Vontades e desejos da Prof.ª Dalila
Encontrava-me à estação férrea de São Lourenço a ciceronear um amigo que nos visitava, quando um casal de “bem vividos”, daqueles cuja memória traz infindáveis bagagens de saudosas recordações, se chega à plataforma e fica como extasiado a admirar e contemplar a composição ferroviária ali estacionada, certamente a trazer em devaneios belos e memoráveis lembranças e passagens do passado.
Caminhando na direção da locomotiva, que silenciosa, fria e imponente se sobressaia em meio ao cenário, se detém e por instantes permanece a olhá-la, talvez a sentir que aquilo não se tratava de um sonho ou miragem.
Retornando, após tempo de admiração, pondo-se a caminhar, se chega a mim que o observava e indaga se poderia fotografá-los juntos ao trem. Óbvio que me dispus a fazer. Entregando-me a câmera, coloquei-me à disposição e lá fomos nós rumo a Maria-Fumaça 327 onde os retratei em vários ângulos. Nesta época,, me parecia que as parafernálias eletrônicas como; Celulares, câmeras fotográficas modernas, filmadoras, Tvs de tela plana ainda engatinhavam e os filmes tinham seus valores de importância nos registros fotográficos, pois as revelações dos instantâneos já eram revelados no mesmo dia em apenas algumas horas, o que convenhamos era de fato uma grande façanha.
De repente a senhora dirigindo-se ao marido, sugere que fossem fotografados no acesso de um dos vagões como estivessem a embarcar, pois seria um flagrante que sempre desejou possuir, principalmente por ter sido o trem um marco em sua vida durante a juventude, quando dele se utilizou diariamente, tanto como estudante e posteriormente como professora. Mas por ser na época fotografia coisa para endinheirado, sua vontade foi reprimida não passando de um sonho e os registros ilustrativos de sua história ficaram apenas à memória.
Flagrantes foram tomados subindo e descendo do vagão em poses diversas: nas janelas, escadas, sentada às poltronas, enfim acatamos os desejos da Prof.ª. Dalila. Por fim abraçando-se ao marido, fez questão de posar à varanda do último vagão acionando a mão como adeus fosse numa partida, reproduzindo a cena de quando deixava sua cidade em lua-de-mel há 52 anos, indo viver e lecionar em Belo Horizonte após 24 anos de Soledade de Minas.
Emocionado, o casal agradecendo a gentileza e a paciência, despedindo-se deixou a estação levando consigo toda felicidade do mundo e deixando, entretanto uma lição de amor e sentimento em memória de um passado a reconhecer o quanto se deve preservá-lo, pois sempre estará vivo à mente fazendo parte da história de nossas vidas!
Bendita hora que Patrick Dollinger em 1977 fundou a ABPF (Associação Brasileira de Preservação Ferroviária), pois através desta iniciativa recreio-cultural, tem sido possível resgatarmos histórias que se perderam esquecidas pelo tempo e hoje integram-se ao maravilhoso acervo histórico das ferrovias graças ao Trem das Águas, da Serra em Passa Quatro e de outros tantos que passaram a circular como turismo pelo Brasil.

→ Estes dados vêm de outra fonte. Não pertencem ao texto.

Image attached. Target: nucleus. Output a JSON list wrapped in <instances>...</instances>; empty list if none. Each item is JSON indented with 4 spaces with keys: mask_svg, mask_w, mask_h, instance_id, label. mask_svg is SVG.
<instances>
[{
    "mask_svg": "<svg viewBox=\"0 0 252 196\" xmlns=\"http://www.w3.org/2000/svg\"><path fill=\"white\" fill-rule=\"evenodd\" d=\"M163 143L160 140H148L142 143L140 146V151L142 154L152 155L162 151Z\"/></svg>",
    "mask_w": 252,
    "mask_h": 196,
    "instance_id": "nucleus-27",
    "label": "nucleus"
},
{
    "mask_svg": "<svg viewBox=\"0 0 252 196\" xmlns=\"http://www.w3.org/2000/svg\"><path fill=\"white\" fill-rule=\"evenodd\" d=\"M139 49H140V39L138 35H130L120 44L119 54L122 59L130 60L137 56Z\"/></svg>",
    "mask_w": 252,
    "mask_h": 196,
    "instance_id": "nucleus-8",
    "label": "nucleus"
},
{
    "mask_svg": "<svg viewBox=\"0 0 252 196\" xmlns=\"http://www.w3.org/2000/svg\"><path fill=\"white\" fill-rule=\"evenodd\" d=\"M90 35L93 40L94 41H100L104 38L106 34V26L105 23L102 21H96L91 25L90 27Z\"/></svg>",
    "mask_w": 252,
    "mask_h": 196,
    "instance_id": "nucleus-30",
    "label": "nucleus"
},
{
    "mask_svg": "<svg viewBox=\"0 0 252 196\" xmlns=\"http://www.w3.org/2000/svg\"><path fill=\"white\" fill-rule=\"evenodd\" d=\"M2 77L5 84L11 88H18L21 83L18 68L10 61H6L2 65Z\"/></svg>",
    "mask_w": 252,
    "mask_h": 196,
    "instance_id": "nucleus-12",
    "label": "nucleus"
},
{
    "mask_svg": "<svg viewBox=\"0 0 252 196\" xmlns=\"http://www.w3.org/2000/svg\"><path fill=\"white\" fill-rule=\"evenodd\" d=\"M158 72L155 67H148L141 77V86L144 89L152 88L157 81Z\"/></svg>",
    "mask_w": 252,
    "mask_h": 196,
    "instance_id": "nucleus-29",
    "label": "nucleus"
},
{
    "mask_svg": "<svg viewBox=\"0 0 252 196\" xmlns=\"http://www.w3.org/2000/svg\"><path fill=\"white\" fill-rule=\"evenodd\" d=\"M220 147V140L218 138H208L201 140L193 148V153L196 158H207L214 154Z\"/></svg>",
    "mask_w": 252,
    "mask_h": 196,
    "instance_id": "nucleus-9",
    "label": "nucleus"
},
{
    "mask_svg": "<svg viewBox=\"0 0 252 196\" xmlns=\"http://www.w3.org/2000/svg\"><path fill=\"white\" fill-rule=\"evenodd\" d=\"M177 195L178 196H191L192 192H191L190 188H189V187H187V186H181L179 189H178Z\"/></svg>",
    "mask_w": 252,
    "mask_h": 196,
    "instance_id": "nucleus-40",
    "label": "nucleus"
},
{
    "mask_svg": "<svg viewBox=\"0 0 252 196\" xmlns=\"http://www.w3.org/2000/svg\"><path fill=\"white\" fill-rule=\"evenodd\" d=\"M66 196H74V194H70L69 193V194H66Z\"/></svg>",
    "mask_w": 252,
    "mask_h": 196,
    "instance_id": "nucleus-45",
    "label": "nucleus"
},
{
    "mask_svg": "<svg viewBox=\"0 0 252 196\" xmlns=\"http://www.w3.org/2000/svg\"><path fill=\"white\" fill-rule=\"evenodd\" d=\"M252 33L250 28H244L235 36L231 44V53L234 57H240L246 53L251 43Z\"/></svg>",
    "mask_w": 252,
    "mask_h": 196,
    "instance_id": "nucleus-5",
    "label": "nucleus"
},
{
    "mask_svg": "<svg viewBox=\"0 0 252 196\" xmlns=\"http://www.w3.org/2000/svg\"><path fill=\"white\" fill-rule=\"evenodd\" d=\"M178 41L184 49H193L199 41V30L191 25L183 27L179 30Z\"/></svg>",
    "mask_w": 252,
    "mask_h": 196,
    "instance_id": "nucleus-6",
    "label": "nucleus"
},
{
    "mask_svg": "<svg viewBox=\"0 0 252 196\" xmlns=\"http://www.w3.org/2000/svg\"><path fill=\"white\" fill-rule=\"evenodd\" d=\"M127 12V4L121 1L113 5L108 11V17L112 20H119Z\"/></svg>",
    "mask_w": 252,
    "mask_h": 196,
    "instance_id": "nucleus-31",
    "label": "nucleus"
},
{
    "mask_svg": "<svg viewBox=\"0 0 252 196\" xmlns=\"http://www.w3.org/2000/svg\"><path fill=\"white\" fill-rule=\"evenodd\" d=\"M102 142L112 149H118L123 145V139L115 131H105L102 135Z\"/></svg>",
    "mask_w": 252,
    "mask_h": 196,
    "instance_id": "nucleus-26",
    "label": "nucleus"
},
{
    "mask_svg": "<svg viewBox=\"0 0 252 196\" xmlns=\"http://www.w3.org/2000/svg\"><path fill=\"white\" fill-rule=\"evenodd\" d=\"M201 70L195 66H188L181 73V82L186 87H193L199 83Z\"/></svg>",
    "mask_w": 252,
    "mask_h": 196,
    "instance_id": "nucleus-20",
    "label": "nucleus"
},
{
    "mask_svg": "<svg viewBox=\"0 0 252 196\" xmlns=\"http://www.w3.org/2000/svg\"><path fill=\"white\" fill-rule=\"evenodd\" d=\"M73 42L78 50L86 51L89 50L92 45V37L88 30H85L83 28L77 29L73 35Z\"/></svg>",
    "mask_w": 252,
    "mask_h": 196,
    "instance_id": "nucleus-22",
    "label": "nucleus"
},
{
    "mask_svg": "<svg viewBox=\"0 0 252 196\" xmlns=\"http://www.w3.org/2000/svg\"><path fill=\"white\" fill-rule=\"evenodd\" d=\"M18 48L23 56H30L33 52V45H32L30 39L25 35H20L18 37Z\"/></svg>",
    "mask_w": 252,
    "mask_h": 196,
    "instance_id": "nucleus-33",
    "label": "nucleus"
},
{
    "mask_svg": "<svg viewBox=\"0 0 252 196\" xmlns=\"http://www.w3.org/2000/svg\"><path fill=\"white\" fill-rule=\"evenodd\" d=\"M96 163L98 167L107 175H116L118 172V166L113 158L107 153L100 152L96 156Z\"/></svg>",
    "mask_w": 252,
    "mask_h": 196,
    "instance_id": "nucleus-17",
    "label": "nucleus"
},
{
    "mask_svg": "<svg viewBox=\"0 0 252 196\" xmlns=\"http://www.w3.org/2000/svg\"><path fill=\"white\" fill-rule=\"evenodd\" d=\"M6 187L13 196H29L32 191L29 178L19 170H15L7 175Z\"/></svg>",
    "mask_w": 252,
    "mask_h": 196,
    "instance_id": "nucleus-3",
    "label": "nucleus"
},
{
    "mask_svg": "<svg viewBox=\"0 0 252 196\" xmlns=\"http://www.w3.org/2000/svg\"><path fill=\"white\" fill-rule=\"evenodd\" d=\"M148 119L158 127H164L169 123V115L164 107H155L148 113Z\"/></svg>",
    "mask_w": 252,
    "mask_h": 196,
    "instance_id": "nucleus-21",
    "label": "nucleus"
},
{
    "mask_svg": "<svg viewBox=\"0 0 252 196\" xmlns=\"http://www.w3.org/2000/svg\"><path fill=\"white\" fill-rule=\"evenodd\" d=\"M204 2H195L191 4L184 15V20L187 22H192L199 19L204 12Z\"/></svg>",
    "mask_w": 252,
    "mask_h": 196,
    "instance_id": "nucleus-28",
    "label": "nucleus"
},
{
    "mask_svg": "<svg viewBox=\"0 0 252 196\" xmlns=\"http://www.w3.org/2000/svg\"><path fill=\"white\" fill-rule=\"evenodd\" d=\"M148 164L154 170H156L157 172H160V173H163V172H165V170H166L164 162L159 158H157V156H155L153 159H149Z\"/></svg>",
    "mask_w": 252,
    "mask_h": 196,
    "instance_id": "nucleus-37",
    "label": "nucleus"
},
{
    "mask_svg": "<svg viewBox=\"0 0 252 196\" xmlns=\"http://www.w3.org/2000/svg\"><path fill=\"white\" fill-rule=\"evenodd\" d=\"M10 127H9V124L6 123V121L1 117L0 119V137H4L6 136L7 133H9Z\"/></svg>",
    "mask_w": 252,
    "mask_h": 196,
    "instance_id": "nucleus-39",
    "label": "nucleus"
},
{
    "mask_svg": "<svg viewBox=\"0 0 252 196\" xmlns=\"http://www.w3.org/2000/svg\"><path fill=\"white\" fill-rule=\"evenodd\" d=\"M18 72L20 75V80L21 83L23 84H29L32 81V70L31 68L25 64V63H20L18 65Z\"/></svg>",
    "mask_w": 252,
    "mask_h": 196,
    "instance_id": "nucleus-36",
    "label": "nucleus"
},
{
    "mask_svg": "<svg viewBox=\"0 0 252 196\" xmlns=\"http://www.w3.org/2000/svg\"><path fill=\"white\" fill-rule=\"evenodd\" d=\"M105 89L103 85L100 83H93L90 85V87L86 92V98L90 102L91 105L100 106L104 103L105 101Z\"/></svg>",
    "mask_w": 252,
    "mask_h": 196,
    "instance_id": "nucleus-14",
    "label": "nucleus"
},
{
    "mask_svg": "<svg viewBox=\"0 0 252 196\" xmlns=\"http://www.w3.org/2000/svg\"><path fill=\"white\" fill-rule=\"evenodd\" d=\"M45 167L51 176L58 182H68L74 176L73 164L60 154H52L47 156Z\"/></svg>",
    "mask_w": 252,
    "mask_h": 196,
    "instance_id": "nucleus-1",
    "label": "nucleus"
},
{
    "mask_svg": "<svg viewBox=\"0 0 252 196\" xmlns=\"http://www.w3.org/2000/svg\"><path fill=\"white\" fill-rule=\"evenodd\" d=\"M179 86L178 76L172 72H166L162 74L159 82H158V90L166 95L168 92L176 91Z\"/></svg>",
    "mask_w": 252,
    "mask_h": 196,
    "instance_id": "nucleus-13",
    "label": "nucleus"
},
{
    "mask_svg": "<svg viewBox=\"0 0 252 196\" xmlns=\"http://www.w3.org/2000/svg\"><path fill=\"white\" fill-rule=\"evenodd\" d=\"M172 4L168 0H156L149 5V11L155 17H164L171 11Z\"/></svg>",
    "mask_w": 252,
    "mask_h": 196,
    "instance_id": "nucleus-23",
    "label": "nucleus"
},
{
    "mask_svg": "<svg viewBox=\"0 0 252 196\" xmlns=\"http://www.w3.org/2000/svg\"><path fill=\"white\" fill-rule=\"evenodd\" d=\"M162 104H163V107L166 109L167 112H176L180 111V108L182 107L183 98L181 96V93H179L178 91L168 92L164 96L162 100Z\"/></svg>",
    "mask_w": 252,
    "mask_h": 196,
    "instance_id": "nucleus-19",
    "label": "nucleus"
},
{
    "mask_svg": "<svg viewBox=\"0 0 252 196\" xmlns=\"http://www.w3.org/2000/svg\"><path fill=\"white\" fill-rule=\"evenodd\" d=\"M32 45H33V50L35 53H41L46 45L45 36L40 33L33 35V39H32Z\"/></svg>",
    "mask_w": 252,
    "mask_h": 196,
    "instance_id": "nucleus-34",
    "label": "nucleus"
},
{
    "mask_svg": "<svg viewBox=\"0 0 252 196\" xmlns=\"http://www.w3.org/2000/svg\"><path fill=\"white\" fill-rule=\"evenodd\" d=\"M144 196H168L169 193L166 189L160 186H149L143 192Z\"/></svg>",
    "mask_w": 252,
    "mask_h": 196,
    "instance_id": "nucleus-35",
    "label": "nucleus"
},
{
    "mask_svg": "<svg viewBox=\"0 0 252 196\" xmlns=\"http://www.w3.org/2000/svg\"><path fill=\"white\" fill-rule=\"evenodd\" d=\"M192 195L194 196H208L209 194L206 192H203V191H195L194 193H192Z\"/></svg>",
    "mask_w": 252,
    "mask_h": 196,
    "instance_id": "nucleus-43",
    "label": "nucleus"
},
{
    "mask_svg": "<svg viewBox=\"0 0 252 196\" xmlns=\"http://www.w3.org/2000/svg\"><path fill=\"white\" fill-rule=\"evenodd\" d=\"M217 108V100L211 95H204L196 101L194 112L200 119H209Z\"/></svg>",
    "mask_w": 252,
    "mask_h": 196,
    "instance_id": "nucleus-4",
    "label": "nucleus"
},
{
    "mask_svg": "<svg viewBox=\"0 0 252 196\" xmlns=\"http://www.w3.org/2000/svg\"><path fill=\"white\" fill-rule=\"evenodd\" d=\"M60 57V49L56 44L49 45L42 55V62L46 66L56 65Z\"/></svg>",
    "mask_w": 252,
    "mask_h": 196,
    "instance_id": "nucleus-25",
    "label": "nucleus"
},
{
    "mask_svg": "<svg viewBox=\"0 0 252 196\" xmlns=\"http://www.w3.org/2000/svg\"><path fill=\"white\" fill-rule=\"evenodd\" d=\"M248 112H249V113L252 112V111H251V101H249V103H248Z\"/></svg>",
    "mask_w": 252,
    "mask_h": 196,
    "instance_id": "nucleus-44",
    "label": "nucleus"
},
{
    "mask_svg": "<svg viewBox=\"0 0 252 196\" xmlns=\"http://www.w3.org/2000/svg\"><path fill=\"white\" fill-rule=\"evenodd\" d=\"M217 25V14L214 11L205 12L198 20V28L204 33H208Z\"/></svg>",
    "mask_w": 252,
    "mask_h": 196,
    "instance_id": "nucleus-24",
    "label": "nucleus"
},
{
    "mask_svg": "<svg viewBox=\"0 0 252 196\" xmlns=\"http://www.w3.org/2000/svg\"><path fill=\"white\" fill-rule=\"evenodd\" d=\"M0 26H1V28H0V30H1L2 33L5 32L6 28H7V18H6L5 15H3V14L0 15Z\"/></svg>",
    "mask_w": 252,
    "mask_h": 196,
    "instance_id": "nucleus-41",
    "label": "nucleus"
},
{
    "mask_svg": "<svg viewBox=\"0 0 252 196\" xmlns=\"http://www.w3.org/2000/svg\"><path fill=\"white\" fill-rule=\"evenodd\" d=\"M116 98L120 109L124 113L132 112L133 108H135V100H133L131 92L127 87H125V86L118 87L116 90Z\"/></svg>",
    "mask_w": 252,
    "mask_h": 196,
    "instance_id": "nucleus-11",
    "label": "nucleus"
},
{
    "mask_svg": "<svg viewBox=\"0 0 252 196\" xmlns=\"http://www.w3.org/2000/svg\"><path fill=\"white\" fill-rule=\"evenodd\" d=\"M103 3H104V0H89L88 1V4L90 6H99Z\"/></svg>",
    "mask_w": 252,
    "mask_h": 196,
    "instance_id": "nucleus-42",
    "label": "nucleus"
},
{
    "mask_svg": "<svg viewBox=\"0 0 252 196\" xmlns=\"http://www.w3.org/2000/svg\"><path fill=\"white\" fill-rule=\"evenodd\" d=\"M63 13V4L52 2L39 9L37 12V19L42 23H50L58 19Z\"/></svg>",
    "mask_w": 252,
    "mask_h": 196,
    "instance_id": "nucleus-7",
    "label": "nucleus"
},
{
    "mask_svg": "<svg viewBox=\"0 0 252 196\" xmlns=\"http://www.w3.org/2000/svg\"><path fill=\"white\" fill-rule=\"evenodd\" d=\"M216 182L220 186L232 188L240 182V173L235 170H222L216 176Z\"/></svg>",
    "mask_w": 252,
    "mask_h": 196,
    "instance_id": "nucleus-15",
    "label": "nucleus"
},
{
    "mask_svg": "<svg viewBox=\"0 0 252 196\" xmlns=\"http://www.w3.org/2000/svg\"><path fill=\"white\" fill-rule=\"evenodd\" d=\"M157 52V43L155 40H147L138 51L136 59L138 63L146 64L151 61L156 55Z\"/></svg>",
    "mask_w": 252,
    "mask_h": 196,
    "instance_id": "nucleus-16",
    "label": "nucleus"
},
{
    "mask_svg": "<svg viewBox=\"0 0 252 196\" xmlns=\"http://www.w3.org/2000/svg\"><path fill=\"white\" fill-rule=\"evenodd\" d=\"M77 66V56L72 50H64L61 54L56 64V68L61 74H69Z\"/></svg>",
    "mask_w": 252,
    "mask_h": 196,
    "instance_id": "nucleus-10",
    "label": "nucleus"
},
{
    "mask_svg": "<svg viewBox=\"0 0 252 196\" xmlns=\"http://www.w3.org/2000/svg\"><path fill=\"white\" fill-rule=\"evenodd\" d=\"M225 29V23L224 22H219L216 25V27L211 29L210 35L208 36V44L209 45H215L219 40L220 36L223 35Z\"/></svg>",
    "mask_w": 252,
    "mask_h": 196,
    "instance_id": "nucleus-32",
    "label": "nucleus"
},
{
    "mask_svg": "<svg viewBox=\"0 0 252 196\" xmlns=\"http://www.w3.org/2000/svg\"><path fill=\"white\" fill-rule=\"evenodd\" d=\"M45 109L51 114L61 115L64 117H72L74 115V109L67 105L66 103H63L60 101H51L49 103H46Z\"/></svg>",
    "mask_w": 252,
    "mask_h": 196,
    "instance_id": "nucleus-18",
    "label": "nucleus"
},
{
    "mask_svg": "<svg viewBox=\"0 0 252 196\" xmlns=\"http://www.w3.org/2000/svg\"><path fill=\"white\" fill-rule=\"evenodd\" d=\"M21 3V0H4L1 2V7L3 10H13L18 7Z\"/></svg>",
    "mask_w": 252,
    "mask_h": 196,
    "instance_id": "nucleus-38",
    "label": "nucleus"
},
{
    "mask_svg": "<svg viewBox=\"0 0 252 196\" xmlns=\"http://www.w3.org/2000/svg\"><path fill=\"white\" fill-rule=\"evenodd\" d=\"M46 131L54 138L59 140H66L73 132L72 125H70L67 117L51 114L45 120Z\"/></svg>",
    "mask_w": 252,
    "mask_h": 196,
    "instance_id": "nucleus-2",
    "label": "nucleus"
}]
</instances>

No que me propus a catalogá-las obtendo em encontros como agora exponho, em que pessoas não só vivenciaram e conviveram e que hoje fazem reviver suas lembranças, que se apagam da memória à medida que os anos vão passando nos estertores de suas vidas. E também aqueles que tiveram seus relatos narrados de amigos e parentes, que se foram a deixar suas passagens e episódios, cujo trem a vapor foi a personagem principal marcados perenes à história.
- Este relato nos foi passado pelo Casal Serafim e Dalila quando em visita a São Lourenço em comemoração aos 52 anos de casados.